The book serves as a good primer on recent theoretical approaches to Mexican literature, and it will be a valuable resource for graduate courses on Mexican literature as well as for critics looking to keep up to date with recent developments in the field.
Mexican Literature in Theory manages to seamlessly combine rich textual analysis, theoretical sophistication and contextual depth in a series of brilliant essays, many of which are by young and emerging scholars. These essays range from an illuminating re-reading of Amado Nervo, through a nuanced analysis of the disabled body in the work of Guadalupe Nettel, to a challenging re-appraisal of racial subjectivities in Rosario Castellanos's novel, Balún-Canán. These are but some of the many highlights from a collection that provides a snapshot of a seam of deeply challenging thinking within Mexican literary criticism in the current moment.
Mexican Literature in Theory assembles some of the best contemporary scholarship in the field to produce a collection that is remarkable in both quality and scope, informed by theories of Orientalism, ecocriticism, state sovereignty and the political, neoliberal violence, and the politics of infrastructure, among many others. By refusing to be constrained by a programmatic definition of 'theory,' the essays in this volume together offer innovative and timely articulations of the processes through which Mexican literature becomes a site for the unfolding and evolution of critical methodologies.

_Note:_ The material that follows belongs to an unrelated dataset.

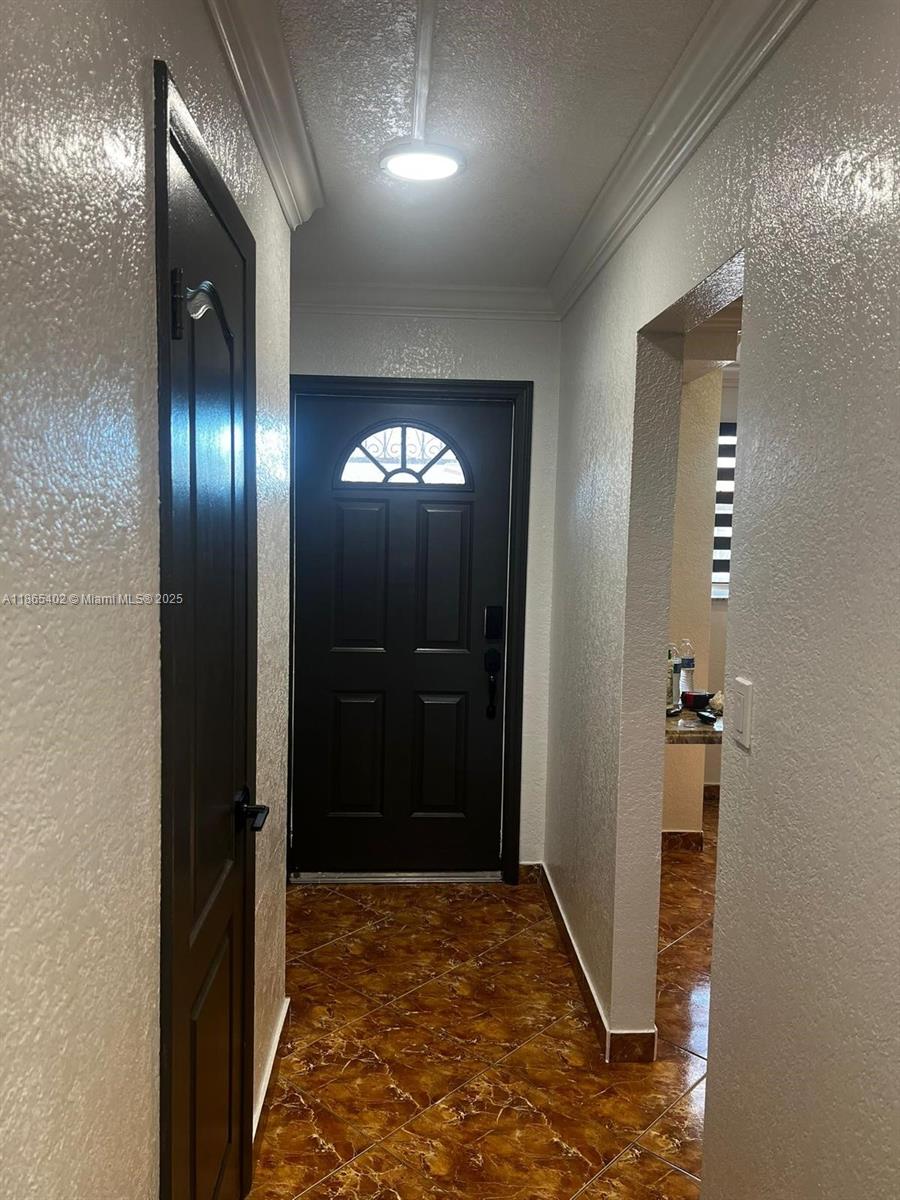 VILLA 56 CONDO - Residential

Sánchez Prado has gathered an exciting range of critical essays by (mostly) US-based Mexicanists, many of whom are young and vital scholars establishing a foothold in the academy. Their lively critical interventions are important engagements with the literary texts that interrogate and build upon the existing scholarship. In his introduction, Sánchez Prado's ability to synthesise and situate the essays within a national and global intellectual and political context provides both a broad and deep understanding of the significance of these essays. This collection should be a mainstay on university reading lists as well as an important new resource for researchers in the field.
A rich sample of contemporary criticism that presents Mexican literature as a fruitful source of theoretical knowledge, from the early nineteenth century to the present. In their readings of canonical and unorthodox texts, the critics gathered in this volume successfully explore Mexican literature's subversive undertones in a neoliberal era of polemical theories.